The fact that Julie Thunder actively participated in this group and saw posts picking apart Catherine Blakespear’s private life and childhood, creating “birther” theories that she is not actually from this area, is beyond the pale. Thunder’s silence speaks volumes.

There is definitely a false equivalency involved here. Julie Thunder has looked the other way every time Jeff Morris, whose wife volunteers and distributes signs for Thunder’s campaign, posts his hate-filled rants directed at Catherine.

Thunder supporters have repeatedly posted veiled threats and lies, and they are rarely called out on it.

The Kron email was crude, inappropriate, and distasteful and I commend The Coast News and Mayor Blakespear for discussing it in the podcast on toxicity in campaigns. It’s a shame Julie Thunder chose to contribute to the toxicity by later claiming that no one addressed the email that was clearly the subject of in-depth reporting in such an insightful podcast, which I encourage Thunder supporters to listen to.

By her membership in NC3/Encinitas Watchdog and her refusal to even publicly acknowledge the abusive posts coming from members of that group, Julie Thunder has fanned the flames of hate and fear for political expediency.

She should ask herself, if she wins this election, what will she do if members of this group turn on her?

[email protected] October 25, 2020 at 6:49 am

Thank you for publishing Julie’s point of view. However, publishing this opinion piece doesn’t go far enough. It may create an appearance of Coast News fairness without actually undoing the damage you have inflicted on the Thunder campaign. Since you deemed her so-called “violation” news, you should publish – as a news article – a mea culpa, and should call upon Mayor Blakespear to include a link to it and her own mea culpa in her own newsletter – before election day.

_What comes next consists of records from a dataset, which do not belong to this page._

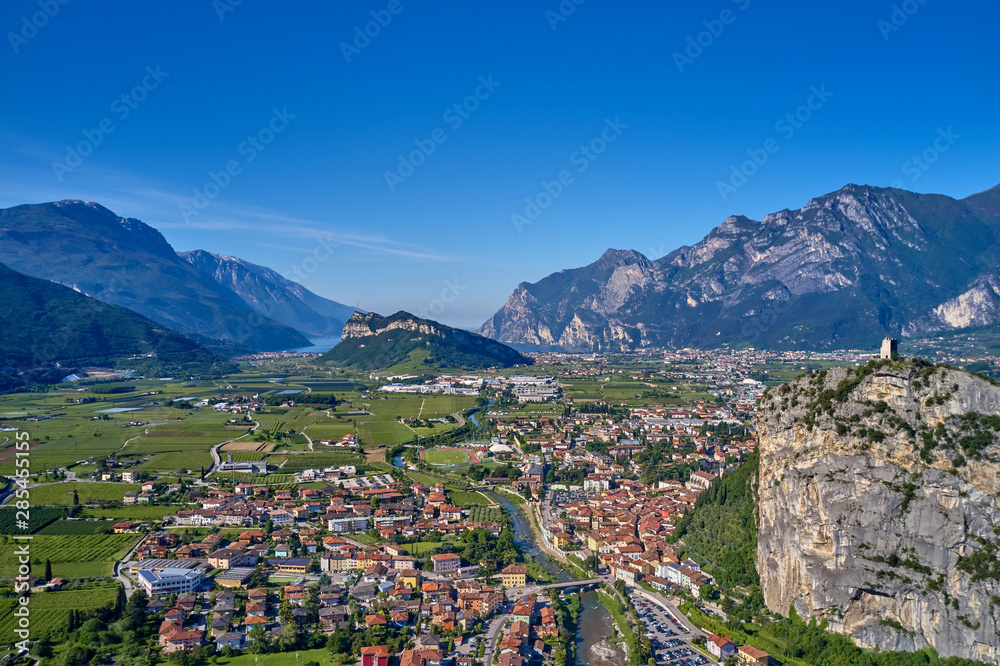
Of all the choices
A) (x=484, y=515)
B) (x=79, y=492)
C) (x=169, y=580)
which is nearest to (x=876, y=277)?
(x=484, y=515)

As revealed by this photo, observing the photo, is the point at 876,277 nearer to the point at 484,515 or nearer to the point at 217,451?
the point at 484,515

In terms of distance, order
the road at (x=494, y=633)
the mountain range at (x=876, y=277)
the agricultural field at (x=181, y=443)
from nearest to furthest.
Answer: the road at (x=494, y=633) → the agricultural field at (x=181, y=443) → the mountain range at (x=876, y=277)

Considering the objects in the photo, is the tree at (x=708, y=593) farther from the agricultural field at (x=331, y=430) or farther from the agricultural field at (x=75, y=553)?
the agricultural field at (x=331, y=430)

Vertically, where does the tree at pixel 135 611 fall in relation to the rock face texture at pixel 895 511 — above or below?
below

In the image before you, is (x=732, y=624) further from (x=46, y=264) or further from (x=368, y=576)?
(x=46, y=264)

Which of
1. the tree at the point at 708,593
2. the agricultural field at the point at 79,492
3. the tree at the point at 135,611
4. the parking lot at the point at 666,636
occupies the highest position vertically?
the agricultural field at the point at 79,492

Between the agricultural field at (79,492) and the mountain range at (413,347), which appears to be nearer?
the agricultural field at (79,492)

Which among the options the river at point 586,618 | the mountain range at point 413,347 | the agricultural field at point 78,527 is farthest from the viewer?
the mountain range at point 413,347

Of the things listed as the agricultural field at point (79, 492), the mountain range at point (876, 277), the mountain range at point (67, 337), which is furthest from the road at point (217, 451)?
the mountain range at point (876, 277)
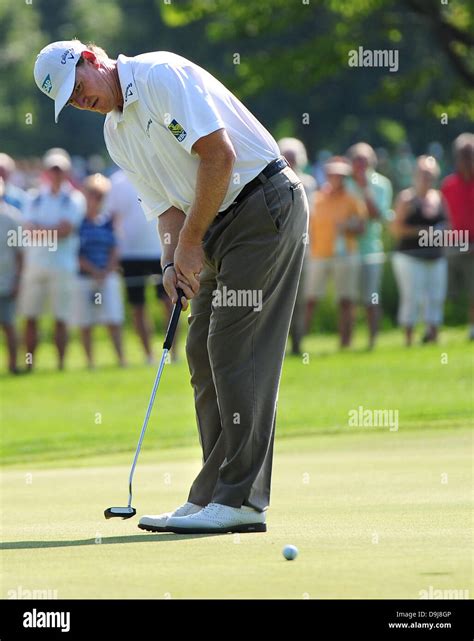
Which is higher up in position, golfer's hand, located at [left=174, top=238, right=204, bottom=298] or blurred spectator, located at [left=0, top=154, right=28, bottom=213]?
blurred spectator, located at [left=0, top=154, right=28, bottom=213]

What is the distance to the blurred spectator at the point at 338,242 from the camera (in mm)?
16938

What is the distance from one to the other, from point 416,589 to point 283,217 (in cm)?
221

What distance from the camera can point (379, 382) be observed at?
47.5ft

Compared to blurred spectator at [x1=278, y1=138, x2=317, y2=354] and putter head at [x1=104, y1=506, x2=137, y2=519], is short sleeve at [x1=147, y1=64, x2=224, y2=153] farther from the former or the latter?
blurred spectator at [x1=278, y1=138, x2=317, y2=354]

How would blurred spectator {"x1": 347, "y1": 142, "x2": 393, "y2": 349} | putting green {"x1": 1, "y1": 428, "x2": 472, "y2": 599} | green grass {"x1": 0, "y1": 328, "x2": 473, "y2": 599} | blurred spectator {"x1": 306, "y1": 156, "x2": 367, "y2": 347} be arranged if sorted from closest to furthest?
putting green {"x1": 1, "y1": 428, "x2": 472, "y2": 599}
green grass {"x1": 0, "y1": 328, "x2": 473, "y2": 599}
blurred spectator {"x1": 306, "y1": 156, "x2": 367, "y2": 347}
blurred spectator {"x1": 347, "y1": 142, "x2": 393, "y2": 349}

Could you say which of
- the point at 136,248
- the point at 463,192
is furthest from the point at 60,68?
the point at 463,192

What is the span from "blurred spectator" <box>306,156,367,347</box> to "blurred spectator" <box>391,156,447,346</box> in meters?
0.52

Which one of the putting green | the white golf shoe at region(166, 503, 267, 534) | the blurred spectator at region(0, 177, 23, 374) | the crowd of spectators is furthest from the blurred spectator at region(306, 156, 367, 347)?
the white golf shoe at region(166, 503, 267, 534)

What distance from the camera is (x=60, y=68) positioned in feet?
19.9

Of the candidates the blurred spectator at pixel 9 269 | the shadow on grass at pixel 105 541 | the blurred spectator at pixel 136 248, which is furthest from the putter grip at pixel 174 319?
the blurred spectator at pixel 9 269

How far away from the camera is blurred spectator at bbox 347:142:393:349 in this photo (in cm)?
1708

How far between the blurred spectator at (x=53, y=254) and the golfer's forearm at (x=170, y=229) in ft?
33.1

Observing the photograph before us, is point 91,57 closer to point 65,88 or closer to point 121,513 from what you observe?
point 65,88
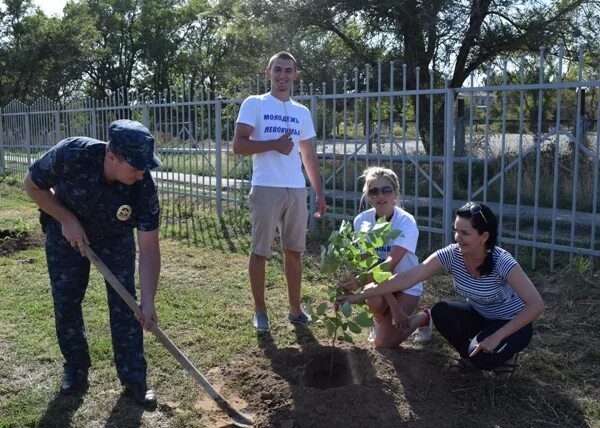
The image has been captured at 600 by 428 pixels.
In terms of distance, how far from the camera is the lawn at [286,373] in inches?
118

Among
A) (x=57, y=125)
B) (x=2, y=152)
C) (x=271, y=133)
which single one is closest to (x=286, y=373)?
(x=271, y=133)

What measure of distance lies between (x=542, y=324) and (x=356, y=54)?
443 inches

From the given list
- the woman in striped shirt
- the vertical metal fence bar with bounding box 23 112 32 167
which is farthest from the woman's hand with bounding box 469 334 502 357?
the vertical metal fence bar with bounding box 23 112 32 167

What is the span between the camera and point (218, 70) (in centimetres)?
4244

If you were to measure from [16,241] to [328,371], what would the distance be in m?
4.93

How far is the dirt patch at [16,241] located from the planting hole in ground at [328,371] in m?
4.47

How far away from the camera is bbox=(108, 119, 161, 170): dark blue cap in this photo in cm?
265

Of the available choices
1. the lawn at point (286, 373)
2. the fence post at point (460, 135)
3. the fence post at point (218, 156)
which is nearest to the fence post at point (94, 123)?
the fence post at point (218, 156)

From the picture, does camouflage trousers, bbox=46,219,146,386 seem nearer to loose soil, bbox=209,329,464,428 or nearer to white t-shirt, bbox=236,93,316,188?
loose soil, bbox=209,329,464,428

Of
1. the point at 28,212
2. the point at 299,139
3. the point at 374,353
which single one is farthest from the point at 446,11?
the point at 374,353

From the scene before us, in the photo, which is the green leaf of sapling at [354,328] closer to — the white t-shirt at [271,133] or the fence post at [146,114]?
the white t-shirt at [271,133]

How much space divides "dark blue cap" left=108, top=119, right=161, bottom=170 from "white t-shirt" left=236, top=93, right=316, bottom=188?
1.42 metres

I’m utterly shocked at this whole “Clean Campaign Pledge” initiative. A cynical person might conclude the Coast News conspired with the Mayor from the outset to lay a trap for Julie Thunder with the very aim of catching her in a “violation”, so you could print a story that Blakespear could use in her campaign, as she has. Please pplease please prove me wrong!

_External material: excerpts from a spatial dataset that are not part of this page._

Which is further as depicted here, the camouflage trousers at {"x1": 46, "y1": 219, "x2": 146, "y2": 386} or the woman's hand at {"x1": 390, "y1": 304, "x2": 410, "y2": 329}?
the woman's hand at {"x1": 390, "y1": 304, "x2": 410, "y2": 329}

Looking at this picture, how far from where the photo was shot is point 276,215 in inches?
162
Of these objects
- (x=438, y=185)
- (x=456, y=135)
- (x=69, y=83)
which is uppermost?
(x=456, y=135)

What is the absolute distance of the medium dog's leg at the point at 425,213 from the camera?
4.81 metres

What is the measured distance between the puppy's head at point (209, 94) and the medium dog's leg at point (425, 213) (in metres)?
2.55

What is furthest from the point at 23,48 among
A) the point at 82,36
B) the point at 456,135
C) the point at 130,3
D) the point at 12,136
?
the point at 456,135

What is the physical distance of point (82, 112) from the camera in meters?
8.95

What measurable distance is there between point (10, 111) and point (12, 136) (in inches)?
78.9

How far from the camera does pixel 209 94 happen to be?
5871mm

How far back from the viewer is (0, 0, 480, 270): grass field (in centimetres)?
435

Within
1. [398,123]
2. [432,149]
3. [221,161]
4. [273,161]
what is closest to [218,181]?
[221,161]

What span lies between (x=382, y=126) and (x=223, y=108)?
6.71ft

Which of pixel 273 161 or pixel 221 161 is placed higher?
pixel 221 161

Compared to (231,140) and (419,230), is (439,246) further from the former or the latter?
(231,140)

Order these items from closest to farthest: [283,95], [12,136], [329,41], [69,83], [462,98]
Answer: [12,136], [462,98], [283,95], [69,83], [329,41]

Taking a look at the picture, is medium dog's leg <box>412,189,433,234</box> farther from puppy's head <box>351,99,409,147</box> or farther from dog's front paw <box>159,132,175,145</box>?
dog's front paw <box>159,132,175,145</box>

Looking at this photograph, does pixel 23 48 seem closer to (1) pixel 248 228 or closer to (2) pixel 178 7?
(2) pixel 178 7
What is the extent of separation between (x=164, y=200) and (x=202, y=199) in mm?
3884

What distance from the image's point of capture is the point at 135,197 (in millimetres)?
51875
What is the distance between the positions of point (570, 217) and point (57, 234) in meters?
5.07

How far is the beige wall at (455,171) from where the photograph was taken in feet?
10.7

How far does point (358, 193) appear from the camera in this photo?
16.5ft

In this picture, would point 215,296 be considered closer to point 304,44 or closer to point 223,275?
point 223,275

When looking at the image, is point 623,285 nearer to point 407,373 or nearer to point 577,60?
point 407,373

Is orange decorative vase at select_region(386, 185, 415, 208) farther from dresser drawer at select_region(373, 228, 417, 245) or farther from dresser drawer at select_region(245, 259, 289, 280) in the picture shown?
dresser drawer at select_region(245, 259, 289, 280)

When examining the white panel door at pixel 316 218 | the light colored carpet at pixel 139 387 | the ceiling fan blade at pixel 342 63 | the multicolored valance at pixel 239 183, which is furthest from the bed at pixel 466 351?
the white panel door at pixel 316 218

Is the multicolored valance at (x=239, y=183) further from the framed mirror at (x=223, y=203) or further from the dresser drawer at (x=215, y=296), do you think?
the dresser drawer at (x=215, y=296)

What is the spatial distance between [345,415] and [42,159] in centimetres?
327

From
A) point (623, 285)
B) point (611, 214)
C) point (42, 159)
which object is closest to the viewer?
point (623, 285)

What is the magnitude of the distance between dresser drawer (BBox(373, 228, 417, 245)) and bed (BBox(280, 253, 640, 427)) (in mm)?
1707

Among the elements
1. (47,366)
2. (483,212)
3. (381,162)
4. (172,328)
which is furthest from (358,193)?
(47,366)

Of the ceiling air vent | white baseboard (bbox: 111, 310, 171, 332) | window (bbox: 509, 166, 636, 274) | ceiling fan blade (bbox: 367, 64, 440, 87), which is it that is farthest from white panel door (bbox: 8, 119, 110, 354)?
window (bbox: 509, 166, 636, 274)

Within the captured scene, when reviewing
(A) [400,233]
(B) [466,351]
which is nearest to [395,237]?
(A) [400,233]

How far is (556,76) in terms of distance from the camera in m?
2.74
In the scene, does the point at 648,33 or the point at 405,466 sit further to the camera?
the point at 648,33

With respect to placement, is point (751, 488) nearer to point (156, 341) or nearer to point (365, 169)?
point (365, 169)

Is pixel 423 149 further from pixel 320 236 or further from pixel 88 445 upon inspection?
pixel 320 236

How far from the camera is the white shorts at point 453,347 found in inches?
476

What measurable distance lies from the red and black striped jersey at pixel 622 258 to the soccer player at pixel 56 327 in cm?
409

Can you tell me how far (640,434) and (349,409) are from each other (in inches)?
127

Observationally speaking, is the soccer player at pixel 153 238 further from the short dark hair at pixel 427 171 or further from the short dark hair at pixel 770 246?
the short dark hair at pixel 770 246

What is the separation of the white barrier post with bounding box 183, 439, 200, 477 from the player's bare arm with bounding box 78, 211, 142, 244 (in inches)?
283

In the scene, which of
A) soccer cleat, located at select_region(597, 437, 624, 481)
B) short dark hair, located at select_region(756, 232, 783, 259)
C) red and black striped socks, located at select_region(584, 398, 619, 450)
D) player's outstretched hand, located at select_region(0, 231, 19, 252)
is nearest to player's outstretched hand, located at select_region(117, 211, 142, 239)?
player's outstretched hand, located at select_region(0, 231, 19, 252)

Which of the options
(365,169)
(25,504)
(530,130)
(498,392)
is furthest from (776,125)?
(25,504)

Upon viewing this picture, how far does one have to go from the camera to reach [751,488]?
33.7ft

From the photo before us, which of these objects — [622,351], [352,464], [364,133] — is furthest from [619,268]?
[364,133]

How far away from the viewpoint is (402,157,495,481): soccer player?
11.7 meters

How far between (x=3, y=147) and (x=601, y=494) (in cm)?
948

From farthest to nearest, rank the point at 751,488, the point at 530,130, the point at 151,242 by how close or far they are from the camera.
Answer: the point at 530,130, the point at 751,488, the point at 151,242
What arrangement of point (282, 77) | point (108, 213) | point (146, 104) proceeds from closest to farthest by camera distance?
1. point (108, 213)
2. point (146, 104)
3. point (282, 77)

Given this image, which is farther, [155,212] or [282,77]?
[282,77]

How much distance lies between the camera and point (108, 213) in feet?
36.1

Michael Verdu October 24, 2020 at 10:10 am

Julie Thunder:

Catherine’s denouncement of the Kron email was included in a long segment of the Coast News podcast about election toxicity. The podcast segment was specifically about the email and included quotes from both you and Catherine. In fact, The Coast News reporter reached back out to both of you to get quotes about the email, for this piece. There’s no excuse for being unaware of the contents of the final podcast which aired on September 18.

Based on what you’ve said in your commentary above, you didn’t bother to listen to the podcast, even though it was specifically about you, your campaign, and the email that you were so upset about. Apparently nobody else on your campaign team listened to it either (because if they did, they would have told you about it).

This was an important piece of journalism about you and your campaign, from a large regional newspaper, and the reporter creating the piece reached out to you for a quote. And you didn’t even go back and listen to it when it aired?

You have an obligation to be aware of what is being reported about you and your opponent. Catherine was on the record in a report from a major newspaper, specifically about the campaign, featuring quotes from you. You should have known about it. And yet you attacked her three weeks later for staying silent. At the very least, you should have done some research before making the false claim.